→ **Texte étudié**:

┄┄┄┄┄┄

La deuxième solution consiste à faire de l’obtention des ressources nécessaires à la transformation digitale (et les données opérationnelles granulaires évoquées plus haut) une priorité. Avec l’aide d’experts externes, l’élaboration d’un plan pour acquérir ces ressources est indispensable. Le troisième facteur clé de succès est l’approche transversale de cet effort. Il est crucial d’impliquer l’ensemble de l’organisation, en commençant par le conseil d’administration, ainsi que les principales fonctions opérationnelles et supports comme l’informatique et les ressources humaines.

A. de B.: Les juristes et les directeurs juridiques savent désormais démontrer que le droit a un impact partout et les directions générales commencent à le comprendre avec l’essor des enjeux de conformité. Cependant, nous constatons encore que les directeurs juridiques ne parlent pas le même langage que les autres directions. Ces dernières ont toutes des chiffres qui permettent de visualiser leur activité, tandis que le cœur de la matière des directions juridiques reste encore bien trop souvent exprimé par des mots. Le droit ne devrait pas être une fin en soi, mais un outil. Par exemple, la conformité pourrait faciliter le développement commercial, et passer donc au cœur du business.

Comment y parvenir ?

┄┄┄┄┄┄

→ **Série d'exercices**:
1. Répondez aux questions suivantes d'après le texte sur le droit et la transformation digitale :
(a) Avec l'aide de qui le plan d'acquisition des ressources doit-il être élaboré ?
(b) Par quelle instance l'implication de l'ensemble de l'organisation doit-elle commencer ?
(c) Sous quelle forme le cœur de la matière des directions juridiques est-il encore trop souvent exprimé ?
2. En vous appuyant sur le texte sur le droit et la transformation digitale, expliquez pourquoi les directeurs juridiques ne parlent pas le même langage que les autres directions.
3. Poursuivez le texte sur le droit et la transformation digitale à la suite de la question « Comment y parvenir ? ».

→ **Section des données**:

┄┄┄┄┄┄

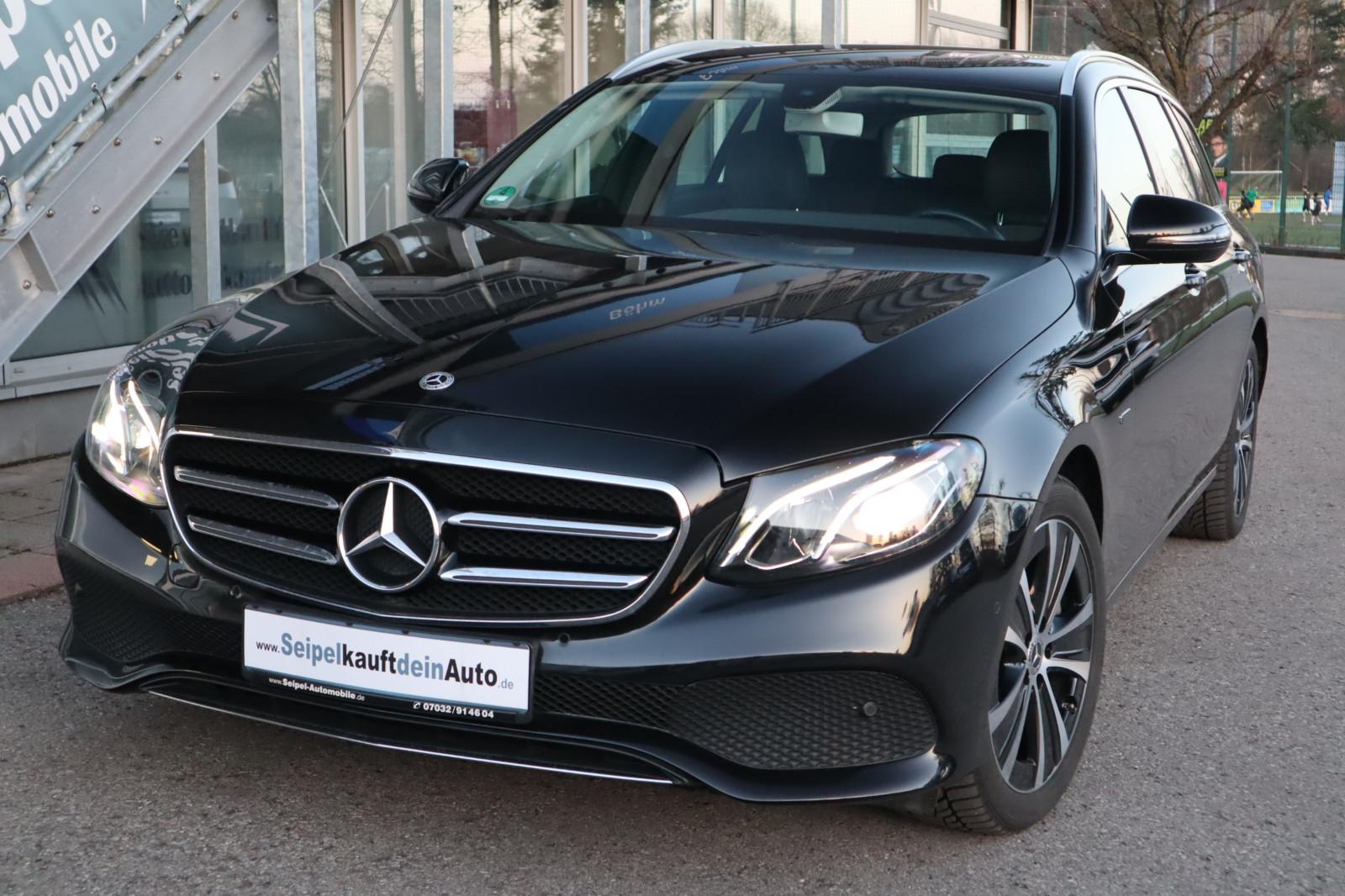 Mercedes-Benz E 300de T-Modell Avantgarde AHK/KAMERA/SHZ/CARPL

┄┄┄┄┄┄

→ **Corrigé des exercices**:
1.
(a) Avec l'aide d'experts externes.
(b) Par le conseil d'administration.
(c) Par des mots.

2. Les autres directions disposent toutes de chiffres qui permettent de visualiser leur activité. Le cœur de la matière des directions juridiques, en revanche, reste encore bien trop souvent exprimé par des mots.

3.
A.R. La clé pour traduire des concepts juridiques complexes en activités commerciales concrètes réside dans la simplification du droit. Les juristes ont tendance à maintenir ou à augmenter cette complexité, alors que leur rôle devrait être de le rendre plus accessible. Ils devraient développer des outils en libre-service pour les entreprises, permettant aux employés de gérer leurs activités et les aspects juridiques associés de manière autonome et sécurisée. C’est le deuxième indicateur clé de performance : montrer que l’intervention des juristes devient de moins en moins nécessaire sans augmenter les risques ni réduire les opportunités. C’est ici que nous constatons les véritables avantages de l’intelligence artificielle. Comme l’explique Daniel Kahneman dans son ouvrage majeur Noise, l’IA aidera le secteur juridique à démocratiser le droit.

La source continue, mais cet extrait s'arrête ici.